_Work item:_
When transcribing the entries, keep each one exactly as it is.

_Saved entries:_
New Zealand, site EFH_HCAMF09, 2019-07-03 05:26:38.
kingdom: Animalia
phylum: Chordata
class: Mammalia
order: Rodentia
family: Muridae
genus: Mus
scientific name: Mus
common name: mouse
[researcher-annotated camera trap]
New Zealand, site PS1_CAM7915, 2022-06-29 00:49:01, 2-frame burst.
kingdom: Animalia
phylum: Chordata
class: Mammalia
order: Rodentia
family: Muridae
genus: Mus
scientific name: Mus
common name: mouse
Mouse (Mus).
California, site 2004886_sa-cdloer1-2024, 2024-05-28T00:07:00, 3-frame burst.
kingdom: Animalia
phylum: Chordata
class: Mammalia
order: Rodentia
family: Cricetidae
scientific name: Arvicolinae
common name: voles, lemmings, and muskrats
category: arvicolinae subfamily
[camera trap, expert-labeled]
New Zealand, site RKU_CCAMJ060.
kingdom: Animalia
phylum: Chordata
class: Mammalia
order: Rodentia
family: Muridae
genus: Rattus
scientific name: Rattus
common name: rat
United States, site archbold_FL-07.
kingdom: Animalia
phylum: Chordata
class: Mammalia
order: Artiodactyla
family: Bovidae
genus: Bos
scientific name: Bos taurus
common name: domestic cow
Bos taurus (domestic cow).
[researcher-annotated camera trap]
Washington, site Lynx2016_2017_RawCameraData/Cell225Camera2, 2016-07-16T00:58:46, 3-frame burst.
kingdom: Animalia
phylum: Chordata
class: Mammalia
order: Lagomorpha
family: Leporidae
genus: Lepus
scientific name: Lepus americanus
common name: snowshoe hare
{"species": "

_Task output:_
New Zealand, site EFH_HCAMF09, 2019-07-03 05:26:38.
kingdom: Animalia
phylum: Chordata
class: Mammalia
order: Rodentia
family: Muridae
genus: Mus
scientific name: Mus
common name: mouse
[researcher-annotated camera trap]
New Zealand, site PS1_CAM7915, 2022-06-29 00:49:01, 2-frame burst.
kingdom: Animalia
phylum: Chordata
class: Mammalia
order: Rodentia
family: Muridae
genus: Mus
scientific name: Mus
common name: mouse
Mouse (Mus).
California, site 2004886_sa-cdloer1-2024, 2024-05-28T00:07:00, 3-frame burst.
kingdom: Animalia
phylum: Chordata
class: Mammalia
order: Rodentia
family: Cricetidae
scientific name: Arvicolinae
common name: voles, lemmings, and muskrats
category: arvicolinae subfamily
[camera trap, expert-labeled]
New Zealand, site RKU_CCAMJ060.
kingdom: Animalia
phylum: Chordata
class: Mammalia
order: Rodentia
family: Muridae
genus: Rattus
scientific name: Rattus
common name: rat
United States, site archbold_FL-07.
kingdom: Animalia
phylum: Chordata
class: Mammalia
order: Artiodactyla
family: Bovidae
genus: Bos
scientific name: Bos taurus
common name: domestic cow
Bos taurus (domestic cow).
[researcher-annotated camera trap]
Washington, site Lynx2016_2017_RawCameraData/Cell225Camera2, 2016-07-16T00:58:46, 3-frame burst.
kingdom: Animalia
phylum: Chordata
class: Mammalia
order: Lagomorpha
family: Leporidae
genus: Lepus
scientific name: Lepus americanus
common name: snowshoe hare
{"species": "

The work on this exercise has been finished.